Indonesia's economic growth in 2020 contracted minus 2.07 percent with the deepest
growth contraction in the transportation and warehousing sector of 15.04
percent. Ba and
the Central Statistics Agency (BPS) stated that Indonesia's 2020 economic growth
was minus 2.07 percent. The realization of this Gross Domestic Product (GDP)
decreased compared to 2019 which grew 5.02 percent, as well as the worst since
the 1998 crisis which grew minus 13.16 percent. According
to BPS calculations, the Indonesian economy experienced a growth contraction in
2020, mainly due to the Covid-19
pandemic that had occurred since early 2020.
The Minimum Wage
is also one of the indicators to overcome the unemployment rate (Panjawa & Soebagiyo, 2014). If the minimum
wage in an area is low, then the population has a low standard of living and a
low level of consumption (Gorry, 2013). On the other
hand, districts/cities with high regional minimum wages have a high standard of
living and consumption levels.
In addition to
economic growth and the minimum wage, the human development index is also an
important indicator in overcoming the problem of unemployment.

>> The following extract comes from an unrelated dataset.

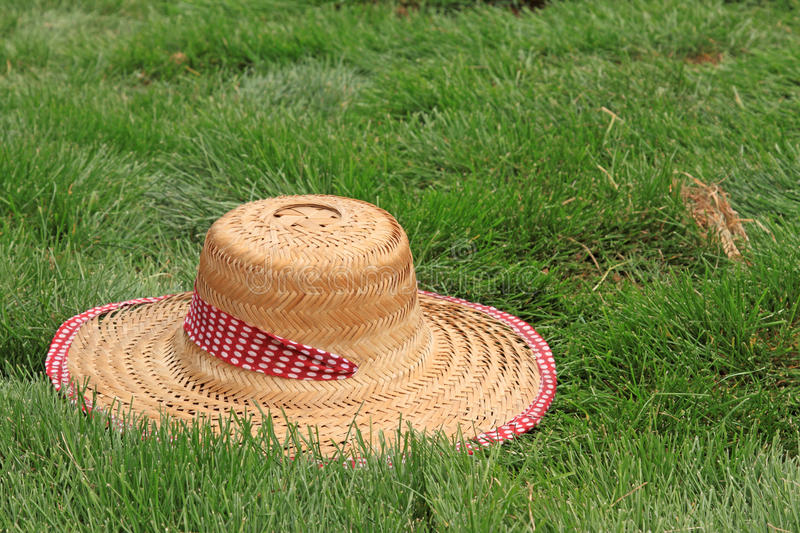 Beautiful straw hat. In the green lawn stock photos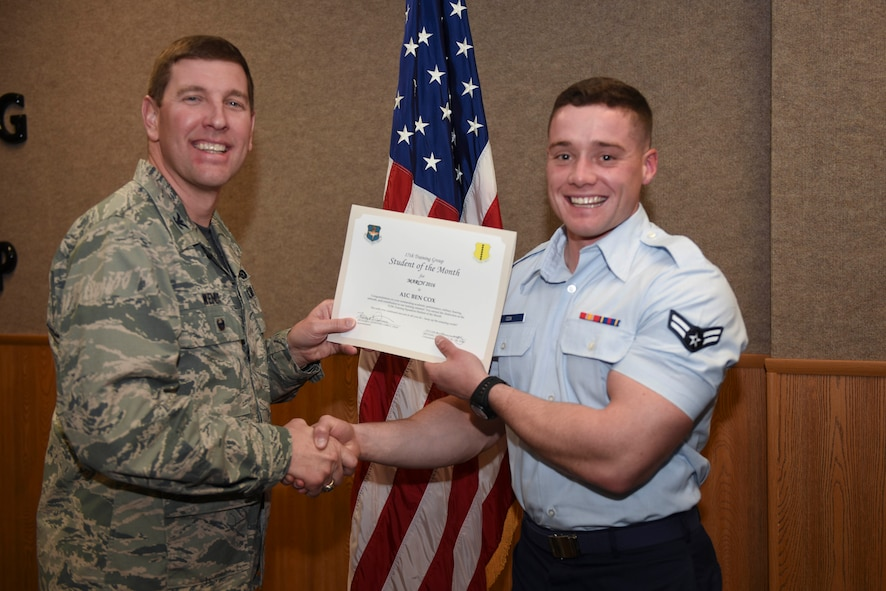 U.S. Air Force Col. Kurt A. Wendt, 17th Training Group Deputy Commander, presents the 312th Training Squadron Enlisted Student of the Month award for March 2016 to Airman 1st Class Ben Cox at the Brandenburg Hall on Goodfellow Air Force Base, Texas, April 1, 2016. (U.S. Air Force photo by Airman Chase Sousa/Released)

The
human development index is an acceptable measure to describe the quality of
human life in a certain period. Increased human development through the
development of human capital which is reflected in the level of education and
health can increase human productivity so
that it will increase the demand for labor and decrease
the unemployment rate (Kurnia & Septiani, 2021).
Table 1 above
shows the human development index in Indonesia for the
last 20 (twenty) years. The Central Statistics Agency (BPS) recorded a slowdown
in the growth of the Human Development Index (HDI) in 2020 compared to previous
years. This condition is caused by the COVID-19 pandemic that hit Indonesia.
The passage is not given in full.